====== Teks Bacaan ======

Kadang, iri gitu ngelihat anak kecil berteman tanpa memandang suku, agama, ras, kaya, miskin, warna kulit. Kita berteman seperti ngga peduli apa-apa. Cuma ingin bersenang-senang. Justru lingkungan kita lah yang ngebentuk kita jadi seseorang yang suka ngejudge. Semakin dewasa, semakin banyak pertimbangan-pertimbangan yang sebenarnya tidak perlu.

Good bye 2016. Selamat tinggal kebiasaan menyebarkan hate speech. Semoga udah ngga ada lagi yaa kebiasaan-kebiasaan yang berujung memecah belah persaudaraan kita..
"Penyesalan emang selalu diakhir.
Kalo diawal, namanya pendaftaran...."

(Nuraini Indrastie, 2017)

Appreciate those who stay with you





Why bother about they who leave you?
Just be happy with them who stay.....

Sekonyol Apapun Impianmu

"Dek, menurutmu air itu mengalirnya kemana?"
"Hm.. dari hulu ke hilir? Dari atas ke bawah?"
"Itu jawabannya anak SD kalo ditanyain pertanyaan yang sama..."
*Malu* "Hahaha abis kan gitu emang........"
"Ngga selalu dari tempat tinggi ke tempat rendah kok. Makanya kenapa ada pompa, biar airnya bisa naik ke atas..."

Antara kita dan impian kita, itu kaya air mengalir.
Walaupun kadang-kadang mimpinya suka ketinggian dan meragukan untuk dicapai,
inget aja, bahwa air mengalir bisa naik ke permukaan yang lebih tinggi karena ada daya energi besar yang ngedorong air nya ke atas. Jadi, ngga mustahil kan air mengalir ke atas?

Pernah dengar Hardwork never betray?
It does exist. Dan itu benar adanya.
Selama kita berusaha, berdoa, ngasih yang terbaik, Allah will do the rest.
Karena Allah ngga akan mengubah nasib umatnya, kecuali umatnya sendiri yang berusaha mengubahnya ;)

Emang kadang jadi pemimpi yang cuma bisa berkhayal itu ngga ada gunanya.

======

◆ **Daftar Tugas**:
1. Salin kata demi kata bagian teks bacaan tentang impian dan pertemanan yang dimulai dengan "Kadang, iri gitu" dan berlanjut sampai "belah persaudaraan kita..".
2. Sebutkan semua hal yang, menurut teks bacaan tentang impian dan pertemanan, tidak dipandang oleh anak kecil saat berteman.
3. Lanjutkan teks bacaan tentang impian dan pertemanan, mulai setelah kalimat terakhirnya.
Data berikut tidak berkaitan dengan teks bacaan tentang impian dan pertemanan di atas.

====== Bahan yang Disediakan ======

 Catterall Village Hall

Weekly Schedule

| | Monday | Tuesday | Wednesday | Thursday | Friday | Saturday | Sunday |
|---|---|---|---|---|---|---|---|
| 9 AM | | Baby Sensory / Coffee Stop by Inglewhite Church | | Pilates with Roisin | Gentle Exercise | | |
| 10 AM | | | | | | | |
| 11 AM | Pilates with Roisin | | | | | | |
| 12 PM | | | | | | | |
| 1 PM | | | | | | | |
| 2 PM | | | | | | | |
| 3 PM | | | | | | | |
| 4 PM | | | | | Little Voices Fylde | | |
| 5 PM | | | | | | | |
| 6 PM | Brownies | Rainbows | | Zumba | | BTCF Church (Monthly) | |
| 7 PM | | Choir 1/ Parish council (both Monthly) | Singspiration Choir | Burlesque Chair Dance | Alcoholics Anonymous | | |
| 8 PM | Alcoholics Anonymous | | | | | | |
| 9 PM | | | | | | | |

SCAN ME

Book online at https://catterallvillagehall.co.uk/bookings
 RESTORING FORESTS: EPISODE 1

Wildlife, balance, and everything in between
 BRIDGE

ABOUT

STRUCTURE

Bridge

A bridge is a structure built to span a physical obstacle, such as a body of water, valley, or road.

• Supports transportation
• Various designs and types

======

◆ **Jawaban Latihan**:
1.
Kadang, iri gitu ngelihat anak kecil berteman tanpa memandang suku, agama, ras, kaya, miskin, warna kulit. Kita berteman seperti ngga peduli apa-apa. Cuma ingin bersenang-senang. Justru lingkungan kita lah yang ngebentuk kita jadi seseorang yang suka ngejudge. Semakin dewasa, semakin banyak pertimbangan-pertimbangan yang sebenarnya tidak perlu.

Good bye 2016. Selamat tinggal kebiasaan menyebarkan hate speech. Semoga udah ngga ada lagi yaa kebiasaan-kebiasaan yang berujung memecah belah persaudaraan kita..

2. suku, agama, ras, kaya, miskin, warna kulit

3.
Tapi beda dengan kalau kita punya mimpi :)

Selasa, 17 Januari 2017

2016 (2)

"When you're too attach to something, sometimes it's the time to letting go.."

Itu salah satu pelajaran yang aku ambil bangeeet hikmahnya di tahun ini. Bahwa ketika kita mencintai sesuatu berlebihan, kita harus siap untuk kehilangan. Bukannya semua yang berlebihan emang ngga baik? Hehe.

Sebenernya, bukan ke arah menyesal sih. Karena itu sudah keputusan kita, entah saat itu kita sadar atau engga. Cuma agak sedih, ketika aku sedih berlebihan juga tentang hal-hal yang sebenernya engga perlu. Belakangan aku banyak berdoa, minta petunjukNya. Dan sepertinya emang dikasih petunjuk, dengan cara yang aku bahkan ngga mengira. Awalnya aku sedih banget, tapi setelah kupikir-pikir, bukannya Allah yang paling tahu yang terbaik? :)

Dari situ aku bisa ikhlas banget. Apalagi setelah satu kejadian di akhir tahun 2016 kemarin, teman-teman yang peduli ternyata banyak. Aku jadi punya banyak waktu buat kumpul sama teman-teman, punya banyak waktu buat nemenin ibu sama bapak jalan-jalan, punya banyak waktu buat quality time di kamar, ngelanjutin hobi yang lamaaa ngga disentuh lagi. Aku punya banyak kesempatan kenalan dengan orang-orang baru. Seriusan deh. Teman-temanku bertambah. Kegiatanku juga. Bisnis ku jalan lagi hahahaha. Bahwa ternyata, ngga perlu memikirkan orang-orang yang pergi, ingat saja yang tetap disampingmu. Rasanya terharu banget, inget salah satu temenku ada yang langsung pesan GoJek dan dateng ke rumah pas aku lagi kacau, dia cuma bales chatku dengan, "Kamu mau aku kesana, Ra?" dan dia bener-bener langsung ke rumah. Makasih, Caaa! :'))

"Letting go surely hard, at first. It's a pain. But you know, you can see clearly what "letting go" gives you after that for the return.." - (Bapak, 2016)

2016 (1)

Assalamualaikum!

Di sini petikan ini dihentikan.